Work order
Using the data that follows, output only the lines from the line with "Watch Wild Boar" up to and including the line with "1 Glimpse Icon", exactly, leaving pictures aside.

Records to process
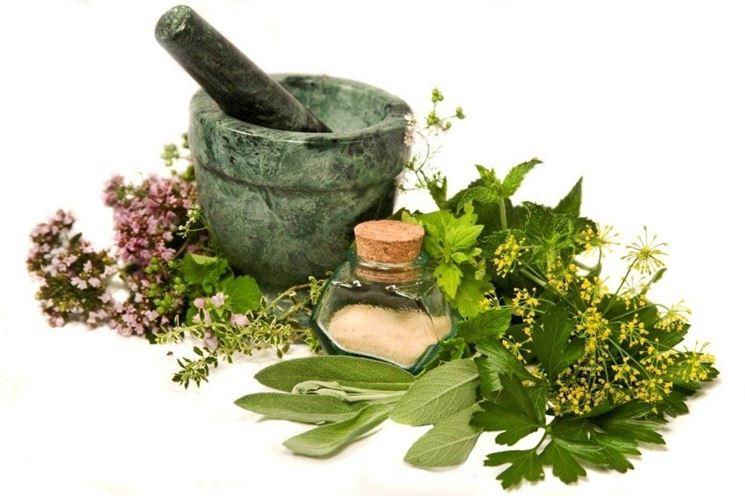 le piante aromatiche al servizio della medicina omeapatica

==

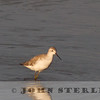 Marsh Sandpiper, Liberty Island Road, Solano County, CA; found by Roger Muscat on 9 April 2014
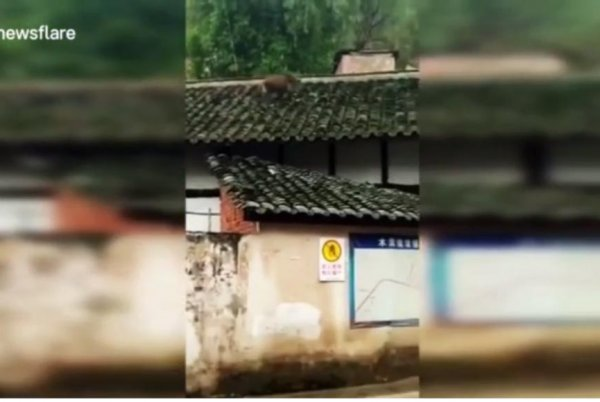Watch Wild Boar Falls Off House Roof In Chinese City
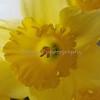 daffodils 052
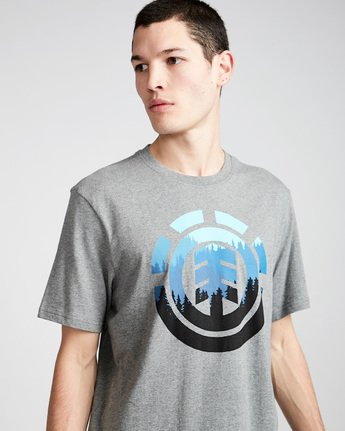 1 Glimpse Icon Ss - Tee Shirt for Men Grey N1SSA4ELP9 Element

Task result
Watch Wild Boar Falls Off House Roof In Chinese City
 daffodils 052
 1 Glimpse Icon Ss - Tee Shirt for Men Grey N1SSA4ELP9 Element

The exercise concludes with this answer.